I am an old yarnspinner. Barnacled and crusty around the edges. I was never a famous writer, and I do not mind that one bit! I have no shame in saying that I was not particularly impressive either! Some of us punch in our clock like any other person, honestly, at the end of the day. Some of us reach higher heights of course, but some of us are quite content making a humble, quiet, modest little living out of spewing words on command. Honestly, I feel that's pretty impressive already. Try it yourself if you think it's easy ;)
My words are still out there. If you light the incense and speak the cursed incantations just so, the right combination of tokens in Google's search, you will summon any number of my dumb thoughts for perusal! Some of them — in hindsight — I wish I could burn away, but they're locked into the fabric of it all now. I'd raze the whole house down if I tried to take a torch to just my parts. Best leave it be, imperfect as-is. Maybe some stupid thing I said was the stepping stone for someone to get somewhere slightly less stupid.

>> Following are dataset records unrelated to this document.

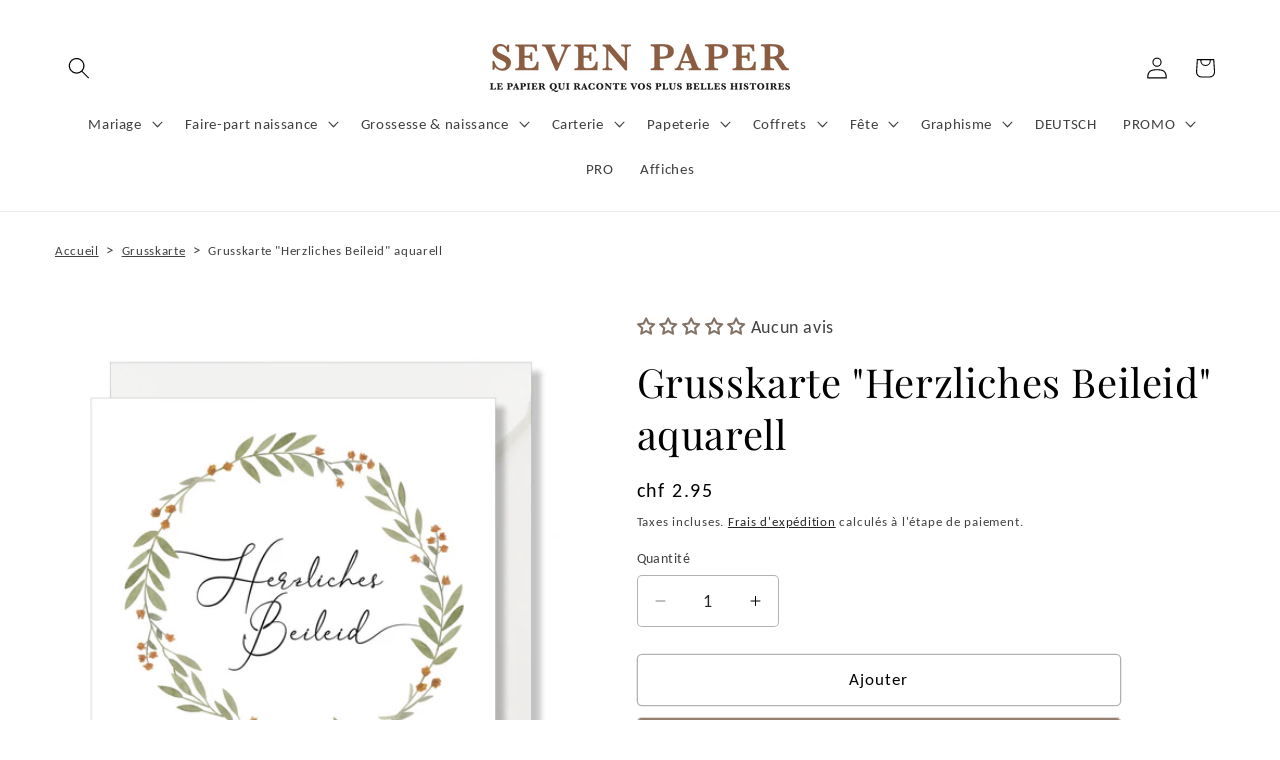

--- FILE ---
content_type: application/x-javascript; charset=utf-8
request_url: https://bundler.nice-team.net/app/shop/status/sevenpaper.myshopify.com.js?1769903476
body_size: -331
content:
var bundler_settings_updated='1762274790';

This is the way. This is how we do it. Cosine sim doing its thing on those last two sentences (just ask your model what they're aiming at). Your job is to do better. Do newer.
These words of mine, quite long ago now, and like so many other's words, became the target of large language models and the AI labs that created them. My precious verbiage, hoovered up into their vast corpus, descended upon with gradients and other foul math. The absolute horror. My words. Translated to MATH! Reduced to parallelized matrix multiplication. Livid, I tell you.

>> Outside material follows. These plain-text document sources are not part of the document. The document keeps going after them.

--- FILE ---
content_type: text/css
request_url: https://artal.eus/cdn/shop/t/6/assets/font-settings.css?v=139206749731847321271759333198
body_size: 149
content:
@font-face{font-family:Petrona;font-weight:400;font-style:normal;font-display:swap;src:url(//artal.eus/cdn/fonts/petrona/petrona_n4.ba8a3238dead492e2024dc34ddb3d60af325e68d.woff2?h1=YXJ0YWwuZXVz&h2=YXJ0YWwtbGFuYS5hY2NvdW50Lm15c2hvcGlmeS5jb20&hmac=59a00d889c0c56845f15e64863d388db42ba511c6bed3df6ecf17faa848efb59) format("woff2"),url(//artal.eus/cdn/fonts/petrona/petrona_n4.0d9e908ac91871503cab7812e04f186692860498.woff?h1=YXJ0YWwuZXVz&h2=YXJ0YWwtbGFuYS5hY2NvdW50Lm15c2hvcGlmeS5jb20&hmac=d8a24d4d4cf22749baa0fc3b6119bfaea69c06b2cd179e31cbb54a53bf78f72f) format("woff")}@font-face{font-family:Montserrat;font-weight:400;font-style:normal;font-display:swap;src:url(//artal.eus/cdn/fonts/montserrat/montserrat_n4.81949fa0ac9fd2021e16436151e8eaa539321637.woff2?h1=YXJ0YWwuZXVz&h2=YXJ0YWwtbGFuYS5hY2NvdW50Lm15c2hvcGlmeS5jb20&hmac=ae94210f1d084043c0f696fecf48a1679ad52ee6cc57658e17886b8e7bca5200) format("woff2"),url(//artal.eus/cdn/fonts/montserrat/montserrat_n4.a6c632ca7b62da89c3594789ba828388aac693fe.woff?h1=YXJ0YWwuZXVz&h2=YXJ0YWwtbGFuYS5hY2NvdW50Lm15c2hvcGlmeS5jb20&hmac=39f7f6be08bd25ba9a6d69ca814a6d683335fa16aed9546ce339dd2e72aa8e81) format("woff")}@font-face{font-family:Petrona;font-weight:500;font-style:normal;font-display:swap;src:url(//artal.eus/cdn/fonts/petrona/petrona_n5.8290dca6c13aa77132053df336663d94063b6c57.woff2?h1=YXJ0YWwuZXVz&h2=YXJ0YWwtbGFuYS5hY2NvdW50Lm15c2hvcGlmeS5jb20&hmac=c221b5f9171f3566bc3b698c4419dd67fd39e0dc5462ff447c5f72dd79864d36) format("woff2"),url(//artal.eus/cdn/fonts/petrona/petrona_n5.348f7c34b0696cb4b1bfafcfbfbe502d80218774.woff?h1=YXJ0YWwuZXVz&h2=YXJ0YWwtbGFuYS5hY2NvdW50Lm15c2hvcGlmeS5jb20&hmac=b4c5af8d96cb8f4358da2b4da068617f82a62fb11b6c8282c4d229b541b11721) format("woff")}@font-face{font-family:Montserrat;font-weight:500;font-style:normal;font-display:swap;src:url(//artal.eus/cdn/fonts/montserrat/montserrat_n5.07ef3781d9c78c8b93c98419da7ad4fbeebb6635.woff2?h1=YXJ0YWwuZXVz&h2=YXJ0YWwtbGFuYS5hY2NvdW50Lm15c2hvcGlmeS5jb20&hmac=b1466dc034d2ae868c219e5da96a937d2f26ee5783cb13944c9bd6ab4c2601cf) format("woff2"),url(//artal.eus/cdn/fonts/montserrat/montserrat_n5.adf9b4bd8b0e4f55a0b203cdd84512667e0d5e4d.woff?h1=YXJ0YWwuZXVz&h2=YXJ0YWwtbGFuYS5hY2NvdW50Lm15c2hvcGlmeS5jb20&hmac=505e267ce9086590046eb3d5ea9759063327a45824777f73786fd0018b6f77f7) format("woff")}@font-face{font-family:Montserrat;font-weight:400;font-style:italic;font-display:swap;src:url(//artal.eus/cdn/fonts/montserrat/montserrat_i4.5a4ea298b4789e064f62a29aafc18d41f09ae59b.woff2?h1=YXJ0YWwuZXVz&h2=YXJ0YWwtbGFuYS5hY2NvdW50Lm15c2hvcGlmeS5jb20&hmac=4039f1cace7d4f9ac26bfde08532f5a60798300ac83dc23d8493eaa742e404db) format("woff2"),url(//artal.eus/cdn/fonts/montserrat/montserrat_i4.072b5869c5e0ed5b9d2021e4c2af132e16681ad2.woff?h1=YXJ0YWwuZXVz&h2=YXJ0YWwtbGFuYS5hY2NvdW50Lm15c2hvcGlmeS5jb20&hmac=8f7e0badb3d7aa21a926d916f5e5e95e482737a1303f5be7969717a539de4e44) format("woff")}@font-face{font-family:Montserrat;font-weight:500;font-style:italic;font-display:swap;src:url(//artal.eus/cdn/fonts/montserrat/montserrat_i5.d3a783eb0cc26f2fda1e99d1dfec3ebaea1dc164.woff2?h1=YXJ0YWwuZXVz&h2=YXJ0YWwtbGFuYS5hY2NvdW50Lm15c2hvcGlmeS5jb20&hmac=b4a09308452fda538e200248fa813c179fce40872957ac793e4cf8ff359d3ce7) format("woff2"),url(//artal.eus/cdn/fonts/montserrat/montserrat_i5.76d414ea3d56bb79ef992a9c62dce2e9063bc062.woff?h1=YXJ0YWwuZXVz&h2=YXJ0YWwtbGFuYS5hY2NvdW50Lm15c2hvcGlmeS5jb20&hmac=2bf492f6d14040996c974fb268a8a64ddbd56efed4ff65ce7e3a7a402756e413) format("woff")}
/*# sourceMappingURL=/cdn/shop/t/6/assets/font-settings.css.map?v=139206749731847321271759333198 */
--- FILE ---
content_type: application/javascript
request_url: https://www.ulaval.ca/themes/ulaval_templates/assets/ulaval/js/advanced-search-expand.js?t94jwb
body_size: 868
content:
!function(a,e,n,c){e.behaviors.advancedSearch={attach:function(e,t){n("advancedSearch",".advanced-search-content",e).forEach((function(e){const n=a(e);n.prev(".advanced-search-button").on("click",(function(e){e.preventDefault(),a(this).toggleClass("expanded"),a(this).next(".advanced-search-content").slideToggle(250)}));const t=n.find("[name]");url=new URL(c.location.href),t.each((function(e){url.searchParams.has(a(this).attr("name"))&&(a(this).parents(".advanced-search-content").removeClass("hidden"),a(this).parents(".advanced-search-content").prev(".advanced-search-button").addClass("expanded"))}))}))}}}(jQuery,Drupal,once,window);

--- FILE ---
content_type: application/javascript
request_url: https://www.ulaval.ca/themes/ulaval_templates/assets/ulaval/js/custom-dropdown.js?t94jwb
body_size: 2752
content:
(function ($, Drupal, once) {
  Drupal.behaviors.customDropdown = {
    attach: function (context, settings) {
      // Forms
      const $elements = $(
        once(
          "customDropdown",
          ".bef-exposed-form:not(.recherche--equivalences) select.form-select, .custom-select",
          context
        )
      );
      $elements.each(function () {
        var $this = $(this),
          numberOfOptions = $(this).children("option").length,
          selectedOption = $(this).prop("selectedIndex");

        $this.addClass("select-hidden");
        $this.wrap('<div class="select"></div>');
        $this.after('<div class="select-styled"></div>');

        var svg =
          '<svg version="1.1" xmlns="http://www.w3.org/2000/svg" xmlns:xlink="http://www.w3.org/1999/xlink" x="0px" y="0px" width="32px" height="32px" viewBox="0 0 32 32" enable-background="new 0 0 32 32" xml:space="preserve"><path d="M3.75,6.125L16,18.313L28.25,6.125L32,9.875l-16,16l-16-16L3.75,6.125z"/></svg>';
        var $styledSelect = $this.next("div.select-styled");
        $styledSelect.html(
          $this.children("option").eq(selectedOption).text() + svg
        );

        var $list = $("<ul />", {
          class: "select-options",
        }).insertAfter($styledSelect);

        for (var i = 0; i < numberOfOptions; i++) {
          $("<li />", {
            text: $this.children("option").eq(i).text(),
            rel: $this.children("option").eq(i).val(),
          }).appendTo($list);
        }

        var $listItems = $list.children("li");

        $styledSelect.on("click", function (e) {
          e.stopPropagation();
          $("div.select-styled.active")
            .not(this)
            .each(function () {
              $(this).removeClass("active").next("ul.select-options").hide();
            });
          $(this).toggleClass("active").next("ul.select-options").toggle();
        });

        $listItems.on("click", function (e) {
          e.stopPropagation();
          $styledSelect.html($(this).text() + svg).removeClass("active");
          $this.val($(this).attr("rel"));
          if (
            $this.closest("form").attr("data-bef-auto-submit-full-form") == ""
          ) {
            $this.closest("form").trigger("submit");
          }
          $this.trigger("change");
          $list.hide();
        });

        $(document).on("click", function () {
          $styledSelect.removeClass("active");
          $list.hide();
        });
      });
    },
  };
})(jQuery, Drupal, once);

Well, except for the tiny inconvenience that there was never much to it all.
Inculcation
For most of this life I've had, I was trained to write robotically, you see. That's what academia inculcates. Yes, inculcates. I could've said "encourages" or "promotes" or "cultivates" but, there's really no better word for it than inculcation. There's repetition. Drilling.
Academia might teach us to be robotic, true, but it also often teaches us to reach for the esoteric, the show-off, erudite, ten-dollar words. Just because we can. Pure masturbation. For the joy of it. STEM-folk may struggle to appreciate that we are graded in some sense on how inflated we can make our lexical willies. Sorry, genuinely, to be so phallic — I can only speak from within my own shafted ontology here.
Anyways. What I'm trying to say here is that part of this is explicitly about not being robotic. About seeing just how fucking far out of distribution you can get yourself. Some writers have landed in truly weird places, and I applaud them and their trajectories. BUT! We are not moonshotting grindsetters are we? The moon?! How mundane! We are shooting for a black hole. We are shooting for a LaGrange point in between pulsars. We are shooting for something so far outside of what we thought we had as a perspective, that the language to describe what we're doing starts to fall apart at the seams.
Yes. Oui. D'accord.
Swim in It
I think perhaps, we are supposed to enjoy our language. We are supposed to swim in it. It's part of what makes us human. And for us humans that call ourselves writers — perhaps if only humbly, in the same way that someone who runs calls themselves a runner — to speak, to sling words, to pen little thoughts in our own idiosyncratic ways, is exactly what makes us different. Different from each other, different from the "models".
You can draw a giant red line between eras, in my humble opinion. There was writing before all this AI stuff, and there's writing afterward. It has shifted the ground beneath us. The AI has a fluency to its prose that is deeply impressive because, without consent, it was built out of the words of people who are deeply impressive.
It is no machine, to me. It is some kind of insane distillation of our collective verbiage, flattened and algorithmized and reduced in some ingenious way to linear algebra and other math-fu. Somehow, in that translation, not everything was lost. That alone is impressive. That alone is a smorgasbord of food for thought.
Perplexity
But you cannot let this moment get you down. You exist, my lovely writer who wants to be a wordslinger, who wants to fuck with words, who wants to learn the rules of syntax then break them like Joyce or Proust or McCarthy. You exist in your potent writerly form, to push us outside the distribution. You are the novelty that propels us forward into new, sometimes strange, imaginings. Maybe even, we can frame you heroically, as one of the last bastions against model collapse, against epistemic rot, against the snake eating its own tail in this strange, weird, new era.
Your words, unpredictable and novel, are perplexity. You are what drives this whole thing forward even as you, and your words, like mine were, are subsumed into math, into vectors, into representational spaces. Welcome to the high dimensional complication of all things to come.
Have fun with it. Be liberated. We built all of this for you and enjoyed the task. This is the playground at terminal velocity. From here, you can go literally anywhere. Indeed, that may be the job of you, our next generation of writers, plonked somewhat unceremoniously on this side of the giant red line.
"I think it's just going to get weirder and weirder and weirder and finally it's going to be so weird that people are going to have to talk about how weird it is."
— Terence McKenna
I am old and barnacled and crusty. Soon to sit upon the seabed, happily, as food for other bottom dwellers. Eat my words. Me and mine leave it to you, and yours, to tell us, to talk to us, about how weird it really is! I hope you can enjoy the moment. It should, I hope, let you know that you are alive.